Now, remove unnecessary blanks, fill in airlines, and ensure all are numeric.

# Take only the rows which have values
df <- subset(df, nchar(Status) > 0)

# Fill in airline, even when it isn't there
for (i in 1:dim(df)[1]){
  temp <- nchar(df$Airline[i])
  if (temp > 0) {
    airline <- df$Airline[i]
  } else {
    df$Airline[i] <- airline
  }
}

# Make sure all values are numeric
n <- colnames(df)
for (i in 3:length(n)){
  df[[n[i]]] <- as.numeric(str_remove(df[[n[i]]], ","))
}
kable(head(df))  |>
  kable_styling("striped")
Airline Status Los.Angeles Phoenix San.Diego San.Francisco Seattle
1 ALASKA on time 497 221 212 503 1841
2 ALASKA delayed 62 12 20 102 305
4 AMWEST on time 694 4840 383 320 201
5 AMWEST delayed 117 415 65 129 61

Perform the pivot to go from wide format to long format so that each Airline, Airport combination is a row, then back to a wide format so that the on time and delay are their own columns.

df_long <-df |>
   pivot_longer(cols = Los.Angeles:Seattle,
               names_to = "Airport", 
               values_to = "count")

df_wide <- df_long |>
   pivot_wider(names_from = Status,
               values_from = count
   )

kable(head(df_wide))  |>
  kable_styling("striped")
Airline Airport on time delayed
ALASKA Los.Angeles 497 62
ALASKA Phoenix 221 12
ALASKA San.Diego 212 20
ALASKA San.Francisco 503 102
ALASKA Seattle 1841 305
AMWEST Los.Angeles 694 117

Analysis of Arrival Delays

To analyze the arrival delays, do a basic comparison of the overall percent of delayed flights were for each airline, then each airline by each location.
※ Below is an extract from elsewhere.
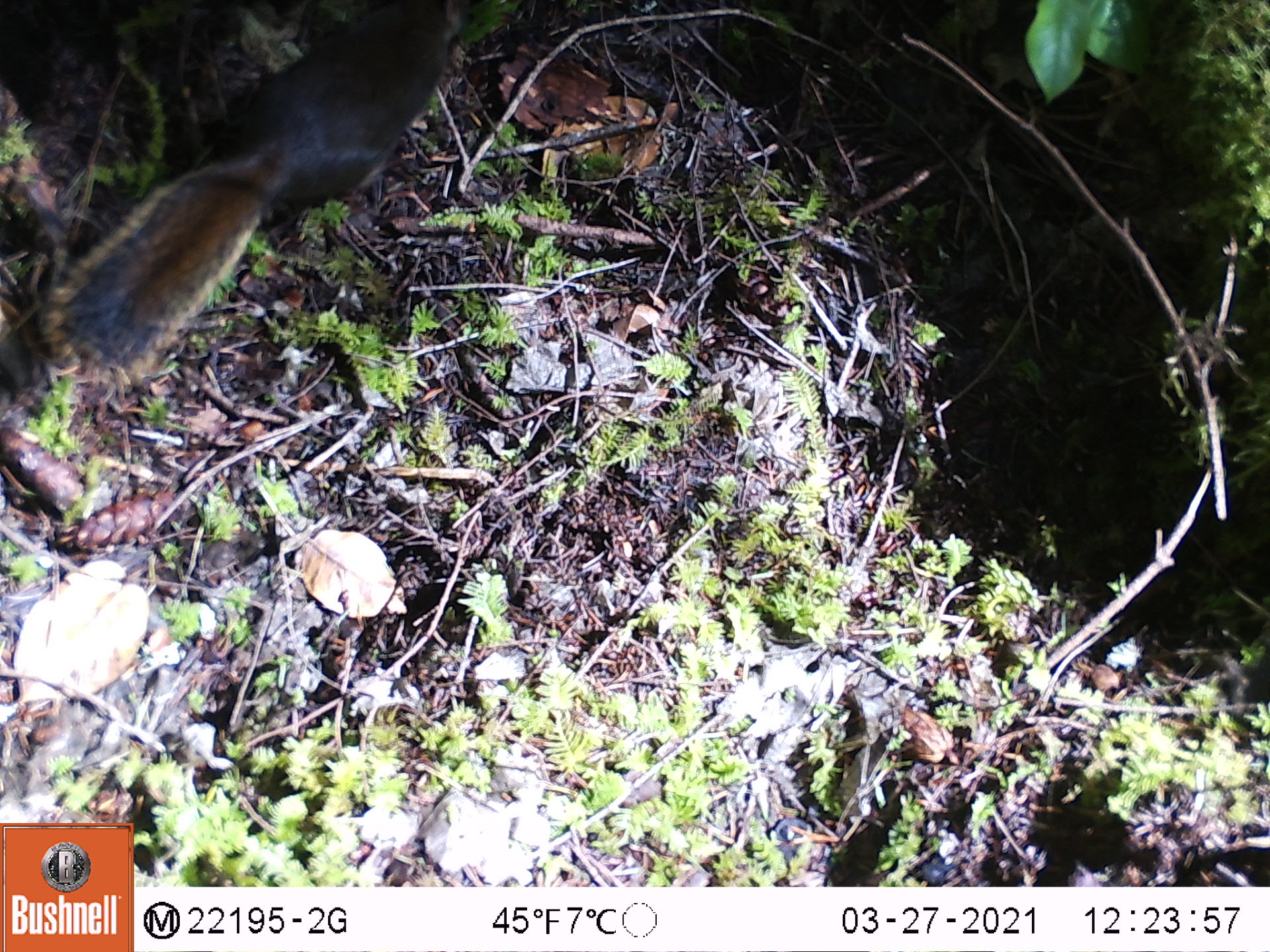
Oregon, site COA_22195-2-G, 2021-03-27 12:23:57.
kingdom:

percent_delayed <- df_wide |>
     group_by(Airline, Airport) |> 
     summarize(
         Percent_Delayed = round(`delayed`*100/(`delayed` + `on time`))
         , .groups = "drop") |>
    arrange(desc(Percent_Delayed))

overall_delayed <- df_wide |>
    group_by(Airline) |>
    summarise(
        Overall_Percent_Delayed = round(sum(`delayed`)*100/sum(`delayed` + `on time`))
    )

# Display table - head 
kable(head(percent_delayed))  |>
  kable_styling("striped")
Airline Airport Percent_Delayed
AMWEST San.Francisco 29
AMWEST Seattle 23
ALASKA San.Francisco 17
AMWEST San.Diego 15
ALASKA Seattle 14
AMWEST Los.Angeles 14
# Display overall percent 
kable(overall_delayed) |>
  kable_styling("striped")
Airline Overall_Percent_Delayed
ALASKA 13
AMWEST 11

Alaska airline overall delayed about 13% of it’s flights and AM West overall delayed about 11% of its flights. The highest percent of flights delayed by Alaska were to San Francisco at 17% and for AM West it was also San Francisco at 29%.

Create a bar chart showing the ratios of on-time and delayed for each location.

ggplot(percent_delayed, aes(x=Airport, y=Percent_Delayed, fill= Airline)) + 
    geom_bar(stat="identity" , position=position_dodge())

The bar chart makes it clear that across all destinations, AM West had a higher percent of delayed flights than Alaska did. This is an interesting observation because overall - Alaska had a greater percentage of delays than AM West - but when you look at each destination individually you can see that AM West had a greater percentage of delays by each destination.

Conclusion

In conclusion, I read in a csv file that had the flight delays for two airlines in a wide format. Then I used tidyr and dplyr to tidy and transform the data. Lastly, I performed an analysis to compare the arrival delays for the two airlines.